** Scraped caption text **
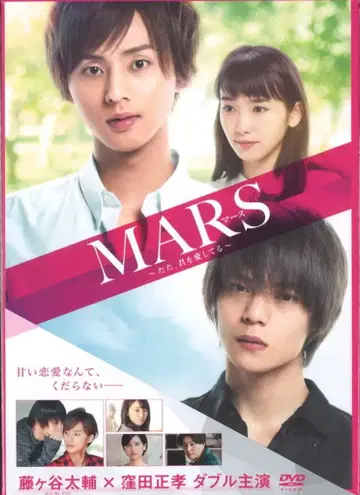 일본 국내 영화 DVD MARS~다만, 너를 사랑해~ 럭셔리판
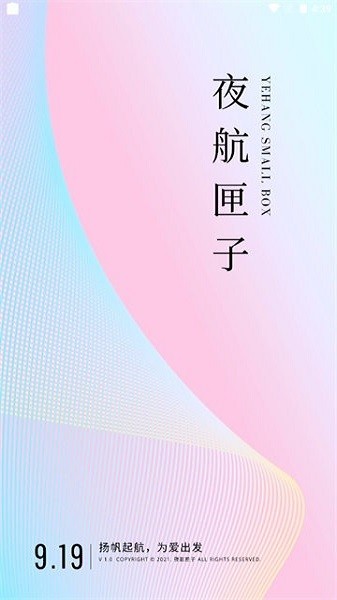 夜航匣子app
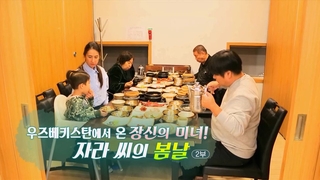 [하모니] 우즈베키스탄에서 온 장신의 미녀! 자라 씨의 봄날 - 2부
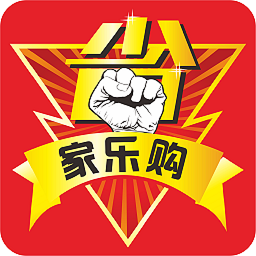 家乐购超市下载v3.7.9 安卓版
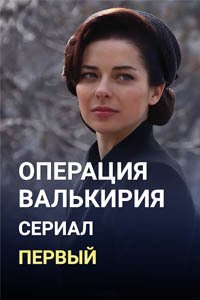 Release Date of «Operatciia Valkiriia» TV Series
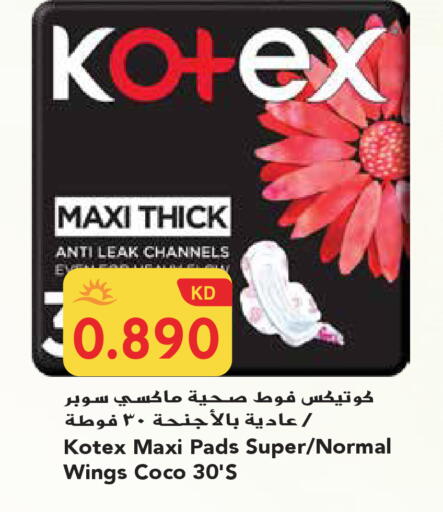 available at جراند هايبر in الكويت - محافظة الجهراء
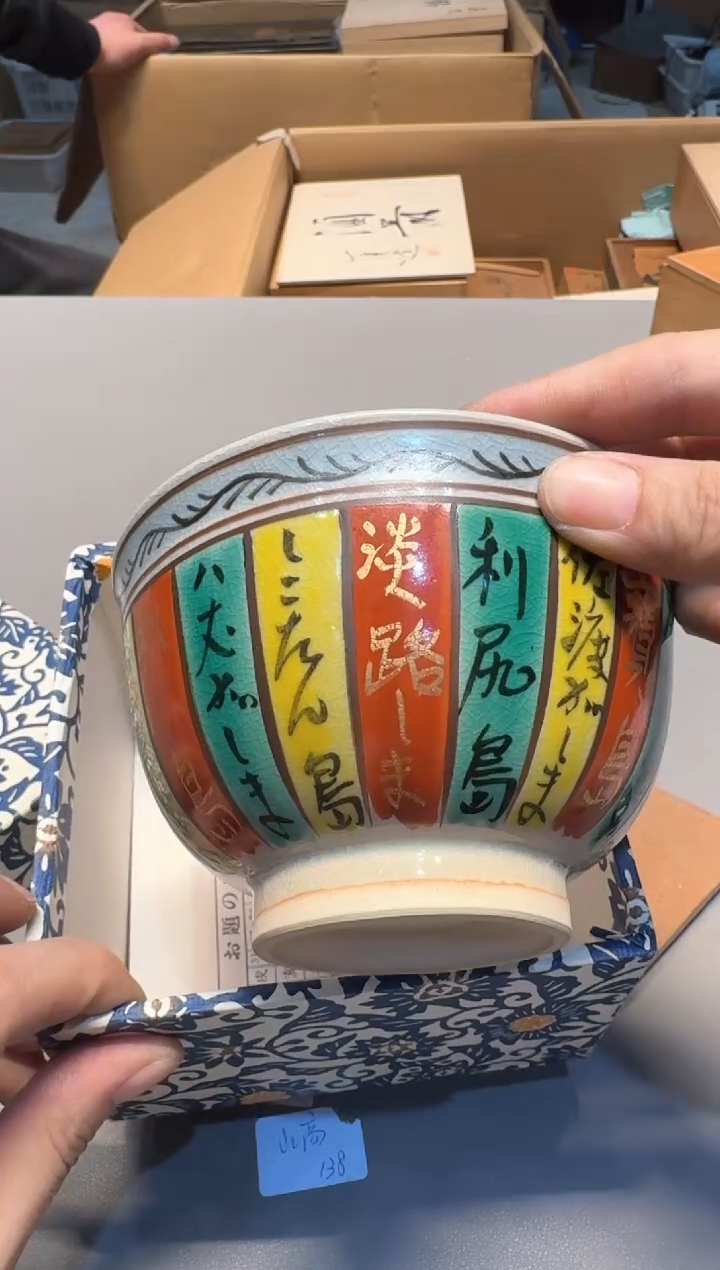 【闪购商品】新年快乐老板 一单一付 谢谢支持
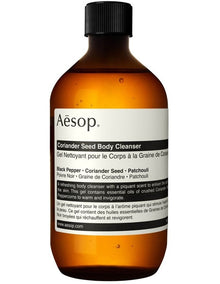 Coriander Seed 500ml Body Cleanser with Screw Cap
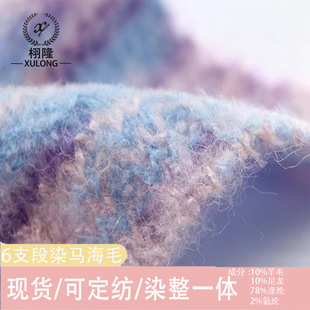 ����������Ʒ10%��ë 10%���� 78���] 2%���]ë��6֧��Ⱦ�R��ë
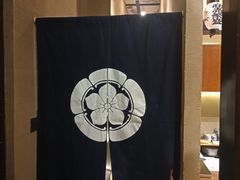 -千代武日本料理(爱建店)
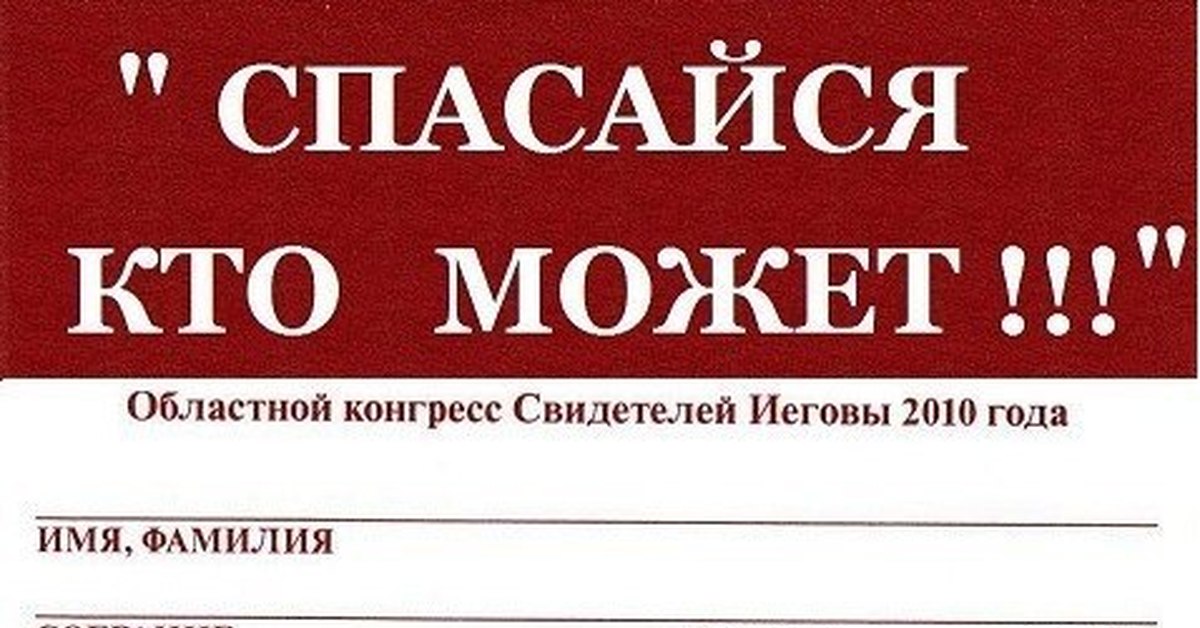 Картинки свидетелей иеговы с надписями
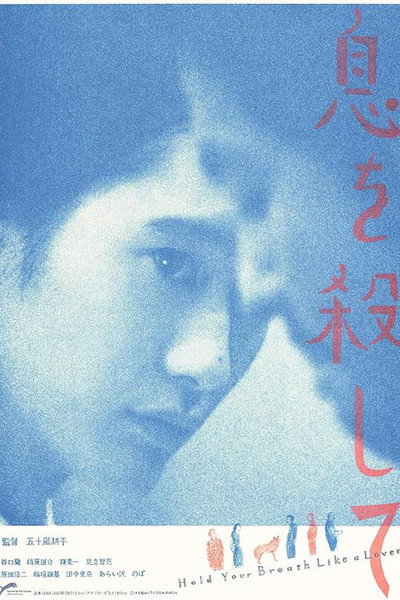 Póster de Hold Your Breath Like a Lover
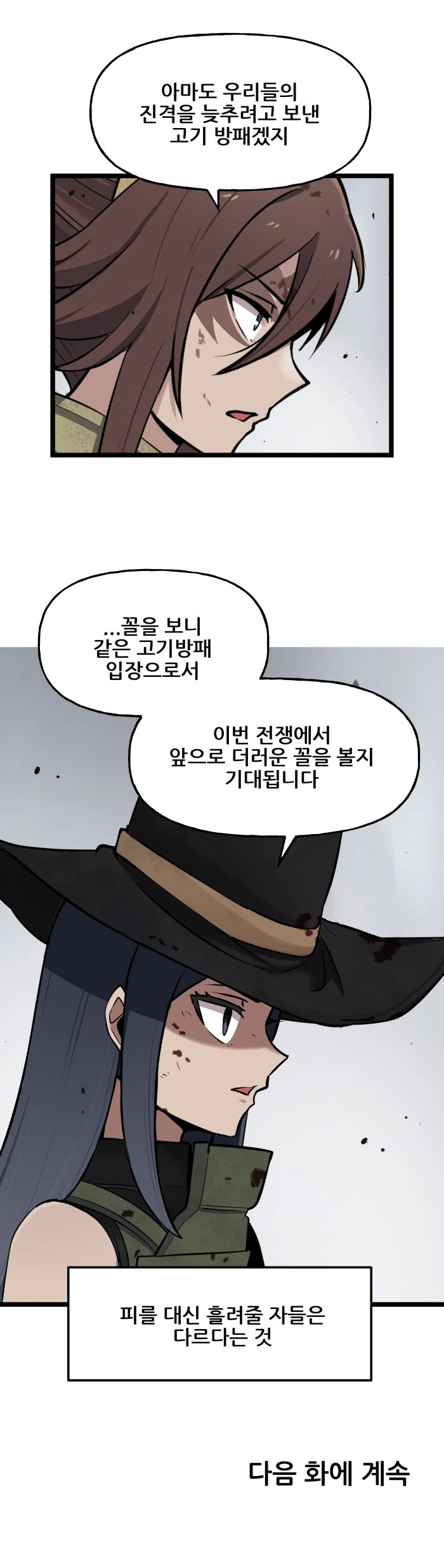 (라오) IF!? LastOrigin 어느 바이오로이드의 기록 126화 - 이미지 4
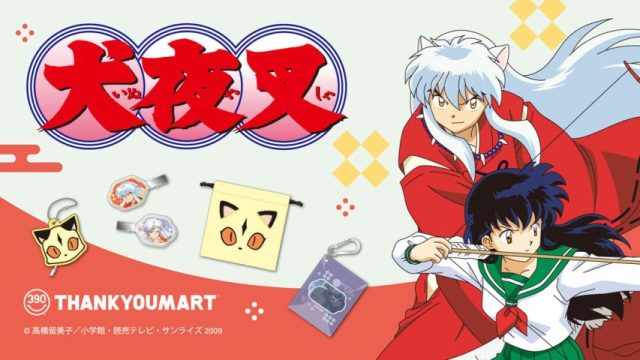 Classic anime Inuyasha teams up with discount shop Thank You Mart for first time with new merch Classic anime Inuyasha teams up with discount shop Thank You Mart for first time with new merch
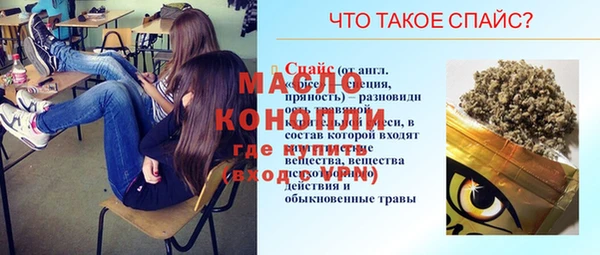 бутират Новодвинск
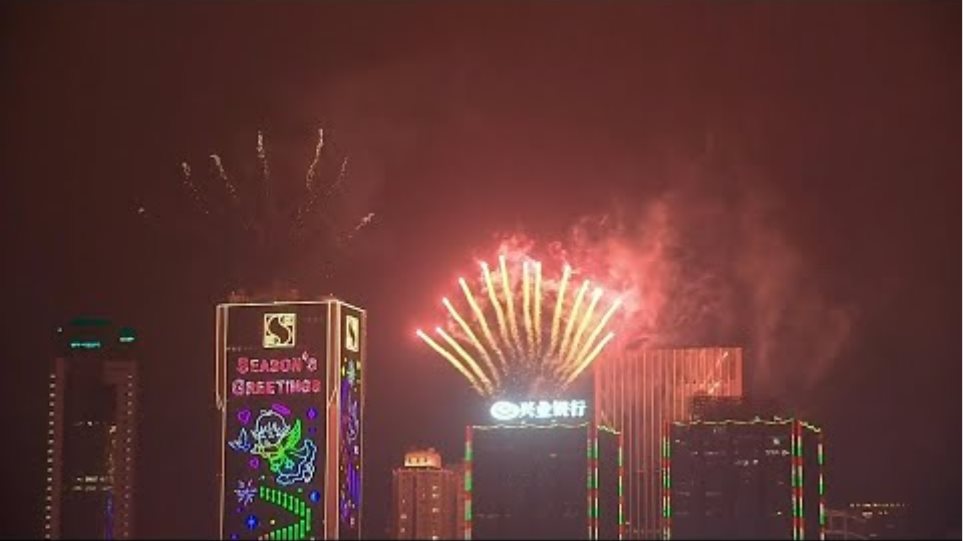 Hong Kong celebrates the start of 2020 | AFP
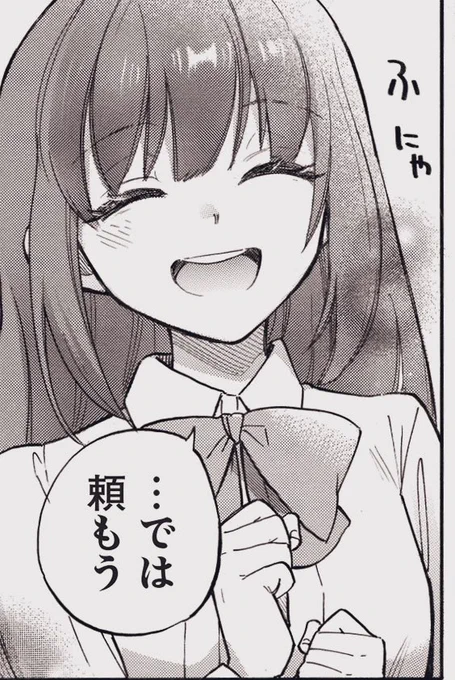 いってたとこここです✒️☺️
 #まどめ外伝
 #悪ポン

https://t.co/UFdY2J6soi https://t.co/TWLCuhjTQr 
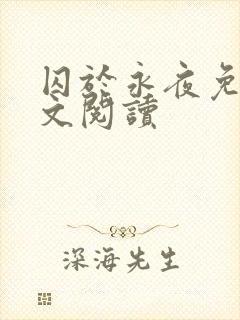 囚于永夜免费全文阅读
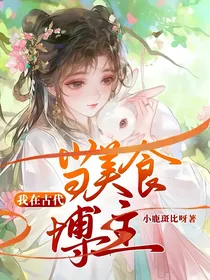 我在古代当美食博主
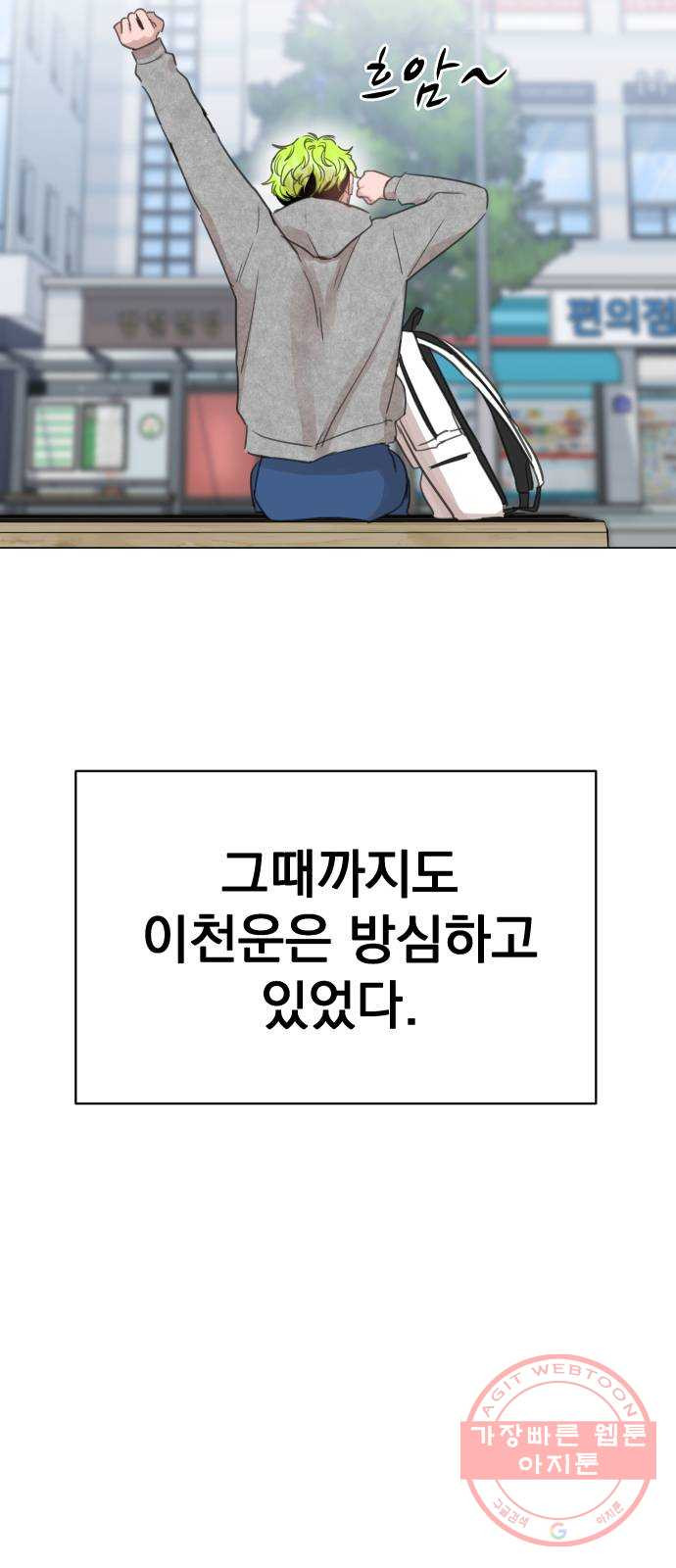 찐:종합게임동아리 24화 - 웹툰 이미지 10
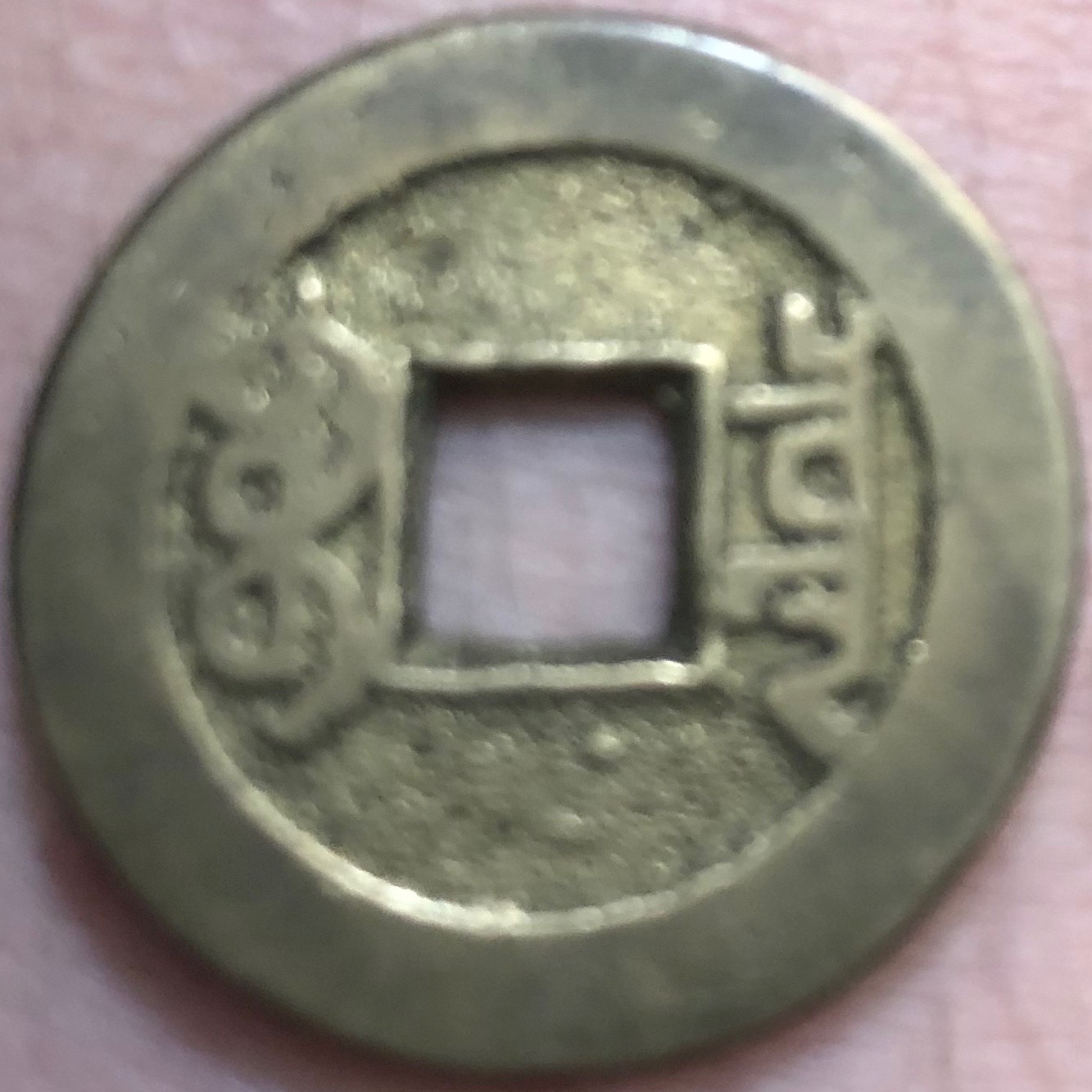 Help-Identifying-China-Empire-Coin-Id:-Qianlong-Tongbao-1736-95-Cash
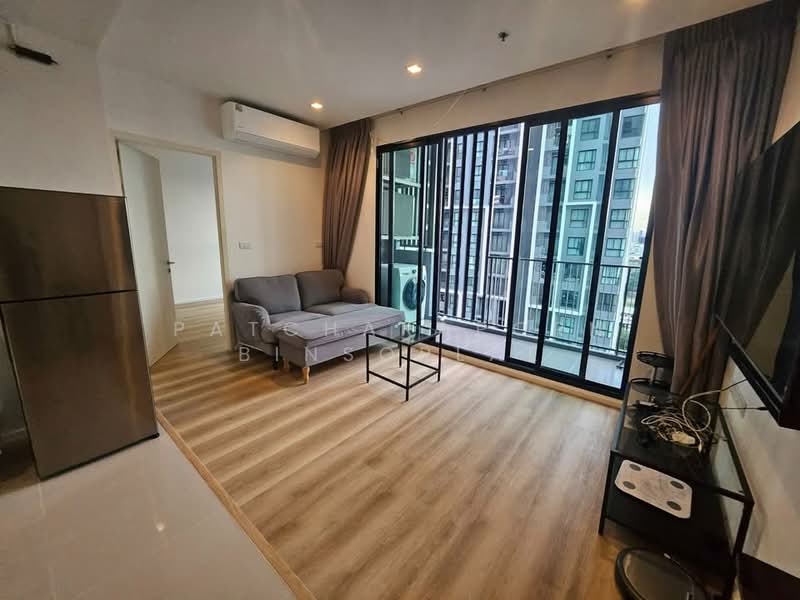 Quinn Ratchada 17, Bangkok
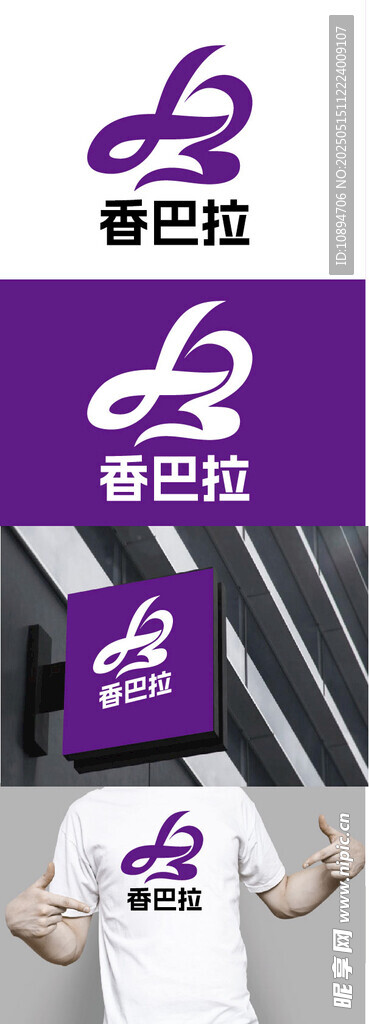 文化标识设计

** ASSIGNED TASK **
Please update these rows so that every "Body Cleanser" becomes "Shower Gel", with nothing else changed, and leave the pictures out of your answer.

** OUTPUT **
 일본 국내 영화 DVD MARS~다만, 너를 사랑해~ 럭셔리판
 夜航匣子app
 [하모니] 우즈베키스탄에서 온 장신의 미녀! 자라 씨의 봄날 - 2부
 家乐购超市下载v3.7.9 安卓版
 Release Date of «Operatciia Valkiriia» TV Series
 available at جراند هايبر in الكويت - محافظة الجهراء
 【闪购商品】新年快乐老板 一单一付 谢谢支持
 Coriander Seed 500ml Shower Gel with Screw Cap
 ����������Ʒ10%��ë 10%���� 78���] 2%���]ë��6֧��Ⱦ�R��ë
 -千代武日本料理(爱建店)
 Картинки свидетелей иеговы с надписями
 Póster de Hold Your Breath Like a Lover
 (라오) IF!? LastOrigin 어느 바이오로이드의 기록 126화 - 이미지 4
 Classic anime Inuyasha teams up with discount shop Thank You Mart for first time with new merch Classic anime Inuyasha teams up with discount shop Thank You Mart for first time with new merch
 бутират Новодвинск
 Hong Kong celebrates the start of 2020 | AFP
 いってたとこここです✒️☺️
 #まどめ外伝
 #悪ポン

https://t.co/UFdY2J6soi https://t.co/TWLCuhjTQr 
 囚于永夜免费全文阅读
 我在古代当美食博主
 찐:종합게임동아리 24화 - 웹툰 이미지 10
 Help-Identifying-China-Empire-Coin-Id:-Qianlong-Tongbao-1736-95-Cash
 Quinn Ratchada 17, Bangkok
 文化标识设计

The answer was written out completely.